演習課題 |
以下のすべてのエントリについて、「shark eye」を「shark's eye」に置き換え、それ以外は一切変えずに編集して示してください。画像は回答に含めないでください。

===== データセットエントリ =====

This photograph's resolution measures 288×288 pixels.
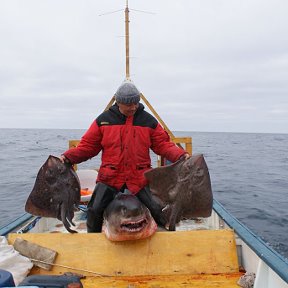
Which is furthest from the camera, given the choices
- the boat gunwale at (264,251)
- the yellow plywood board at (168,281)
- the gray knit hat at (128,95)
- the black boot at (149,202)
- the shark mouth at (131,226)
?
the black boot at (149,202)

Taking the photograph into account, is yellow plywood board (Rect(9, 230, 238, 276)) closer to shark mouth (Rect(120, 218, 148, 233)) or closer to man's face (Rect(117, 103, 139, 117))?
shark mouth (Rect(120, 218, 148, 233))

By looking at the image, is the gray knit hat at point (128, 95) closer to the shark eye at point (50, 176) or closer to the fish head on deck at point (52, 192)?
the fish head on deck at point (52, 192)

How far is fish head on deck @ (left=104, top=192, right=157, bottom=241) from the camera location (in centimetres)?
402

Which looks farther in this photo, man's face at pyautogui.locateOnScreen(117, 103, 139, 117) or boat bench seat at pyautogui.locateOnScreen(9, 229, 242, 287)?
man's face at pyautogui.locateOnScreen(117, 103, 139, 117)

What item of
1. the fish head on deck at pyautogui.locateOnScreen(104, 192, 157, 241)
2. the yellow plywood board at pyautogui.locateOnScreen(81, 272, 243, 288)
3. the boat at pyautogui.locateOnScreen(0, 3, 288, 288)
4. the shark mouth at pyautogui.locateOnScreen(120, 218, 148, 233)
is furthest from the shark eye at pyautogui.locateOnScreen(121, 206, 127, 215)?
the yellow plywood board at pyautogui.locateOnScreen(81, 272, 243, 288)

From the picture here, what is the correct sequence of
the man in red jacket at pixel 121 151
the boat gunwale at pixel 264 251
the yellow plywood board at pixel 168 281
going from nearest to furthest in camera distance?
the boat gunwale at pixel 264 251
the yellow plywood board at pixel 168 281
the man in red jacket at pixel 121 151

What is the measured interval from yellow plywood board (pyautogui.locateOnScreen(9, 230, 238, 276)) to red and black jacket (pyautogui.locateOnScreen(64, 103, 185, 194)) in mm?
766

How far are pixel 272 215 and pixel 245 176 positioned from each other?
413 inches

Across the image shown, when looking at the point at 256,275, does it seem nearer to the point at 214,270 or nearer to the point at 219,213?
the point at 214,270

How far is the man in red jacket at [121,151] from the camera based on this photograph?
4564 millimetres

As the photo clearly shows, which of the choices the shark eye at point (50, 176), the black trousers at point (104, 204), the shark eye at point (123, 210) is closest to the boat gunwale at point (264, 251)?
the black trousers at point (104, 204)

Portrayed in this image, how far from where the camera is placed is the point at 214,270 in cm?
402

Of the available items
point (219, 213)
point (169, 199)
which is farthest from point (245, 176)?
point (169, 199)

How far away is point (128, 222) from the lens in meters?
4.02
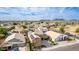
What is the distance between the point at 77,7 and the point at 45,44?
0.32 meters

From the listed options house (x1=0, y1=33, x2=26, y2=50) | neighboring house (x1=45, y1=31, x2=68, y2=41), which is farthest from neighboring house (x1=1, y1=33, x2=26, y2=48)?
neighboring house (x1=45, y1=31, x2=68, y2=41)

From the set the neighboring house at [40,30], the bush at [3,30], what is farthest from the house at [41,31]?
the bush at [3,30]

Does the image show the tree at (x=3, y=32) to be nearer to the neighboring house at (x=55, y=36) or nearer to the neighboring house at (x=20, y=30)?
the neighboring house at (x=20, y=30)

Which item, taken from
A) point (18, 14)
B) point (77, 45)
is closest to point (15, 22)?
point (18, 14)

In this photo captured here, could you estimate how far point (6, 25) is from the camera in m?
1.04

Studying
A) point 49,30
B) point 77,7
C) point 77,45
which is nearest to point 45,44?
point 49,30

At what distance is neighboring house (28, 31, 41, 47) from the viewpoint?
1030 millimetres

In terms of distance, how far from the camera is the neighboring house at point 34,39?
3.38 ft

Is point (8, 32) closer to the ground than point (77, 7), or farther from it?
closer to the ground

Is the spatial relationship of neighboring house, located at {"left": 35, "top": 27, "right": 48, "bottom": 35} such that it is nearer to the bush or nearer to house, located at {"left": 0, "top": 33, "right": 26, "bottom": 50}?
house, located at {"left": 0, "top": 33, "right": 26, "bottom": 50}

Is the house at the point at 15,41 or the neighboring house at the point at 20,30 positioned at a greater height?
the neighboring house at the point at 20,30

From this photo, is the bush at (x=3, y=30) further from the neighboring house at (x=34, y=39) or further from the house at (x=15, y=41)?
the neighboring house at (x=34, y=39)
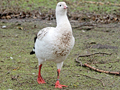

=====

課題結果 |
This photograph's resolution measures 288×288 pixels.
Which is furthest from the camera, given the choices
- the boat gunwale at (264,251)
- the yellow plywood board at (168,281)
- the gray knit hat at (128,95)
- the black boot at (149,202)
- the shark mouth at (131,226)
?
the black boot at (149,202)

Taking the photograph into account, is yellow plywood board (Rect(9, 230, 238, 276)) closer to shark mouth (Rect(120, 218, 148, 233)) or closer to man's face (Rect(117, 103, 139, 117))?
shark mouth (Rect(120, 218, 148, 233))

By looking at the image, is the gray knit hat at point (128, 95) closer to the shark's eye at point (50, 176) or closer to the fish head on deck at point (52, 192)?
the fish head on deck at point (52, 192)

How far is fish head on deck @ (left=104, top=192, right=157, bottom=241) from the camera location (in centimetres)?
402

Which looks farther in this photo, man's face at pyautogui.locateOnScreen(117, 103, 139, 117) or boat bench seat at pyautogui.locateOnScreen(9, 229, 242, 287)?
man's face at pyautogui.locateOnScreen(117, 103, 139, 117)

What item of
1. the fish head on deck at pyautogui.locateOnScreen(104, 192, 157, 241)
2. the yellow plywood board at pyautogui.locateOnScreen(81, 272, 243, 288)
3. the boat at pyautogui.locateOnScreen(0, 3, 288, 288)
4. the shark mouth at pyautogui.locateOnScreen(120, 218, 148, 233)
is furthest from the shark's eye at pyautogui.locateOnScreen(121, 206, 127, 215)?
the yellow plywood board at pyautogui.locateOnScreen(81, 272, 243, 288)

From the picture here, what is the correct sequence of
the man in red jacket at pixel 121 151
the boat gunwale at pixel 264 251
the yellow plywood board at pixel 168 281
going from nearest to furthest in camera distance?
the boat gunwale at pixel 264 251
the yellow plywood board at pixel 168 281
the man in red jacket at pixel 121 151

What is the measured interval from yellow plywood board (pyautogui.locateOnScreen(9, 230, 238, 276)) to red and black jacket (pyautogui.locateOnScreen(64, 103, 185, 194)) in mm?
766

How far are pixel 272 215 and pixel 245 176 positioned from each other?
413 inches

Across the image shown, when looking at the point at 256,275, does it seem nearer to the point at 214,270 or nearer to the point at 219,213?
the point at 214,270

How far is the man in red jacket at [121,151] from the camera based on this photograph?
4564 millimetres

As the photo clearly shows, which of the choices the shark's eye at point (50, 176), the black trousers at point (104, 204), the shark's eye at point (123, 210) is closest to the boat gunwale at point (264, 251)?
the black trousers at point (104, 204)

Portrayed in this image, how far from where the camera is placed is the point at 214,270 in cm?
402

Of the available items
point (219, 213)
point (169, 199)
which is farthest from point (245, 176)?
point (169, 199)

How far away is point (128, 222) from the lens in meters?
4.02
What is the distance between the point at 77,7 and the point at 45,44?
0.32 meters

From the listed options house (x1=0, y1=33, x2=26, y2=50) | neighboring house (x1=45, y1=31, x2=68, y2=41), which is farthest from neighboring house (x1=1, y1=33, x2=26, y2=48)?
neighboring house (x1=45, y1=31, x2=68, y2=41)

From the set the neighboring house at [40,30], the bush at [3,30], what is farthest from the house at [41,31]?
the bush at [3,30]

Does the image show the tree at (x=3, y=32) to be nearer to the neighboring house at (x=55, y=36) or nearer to the neighboring house at (x=20, y=30)?
the neighboring house at (x=20, y=30)

Which item, taken from
A) point (18, 14)
B) point (77, 45)
is closest to point (15, 22)?
point (18, 14)

In this photo captured here, could you estimate how far point (6, 25) is from the camera in m?
1.04

Studying
A) point 49,30
B) point 77,7
C) point 77,45
which is nearest to point 45,44?
point 49,30

At what distance is neighboring house (28, 31, 41, 47) from the viewpoint?
1030 millimetres

In terms of distance, how far from the camera is the neighboring house at point 34,39?
3.38 ft

Is point (8, 32) closer to the ground than point (77, 7), or farther from it?
closer to the ground

Is the spatial relationship of neighboring house, located at {"left": 35, "top": 27, "right": 48, "bottom": 35} such that it is nearer to the bush or nearer to house, located at {"left": 0, "top": 33, "right": 26, "bottom": 50}?
house, located at {"left": 0, "top": 33, "right": 26, "bottom": 50}

Is the house at the point at 15,41 or the neighboring house at the point at 20,30 positioned at a greater height?
the neighboring house at the point at 20,30

From this photo, is the bush at (x=3, y=30) further from the neighboring house at (x=34, y=39) or further from the house at (x=15, y=41)?
the neighboring house at (x=34, y=39)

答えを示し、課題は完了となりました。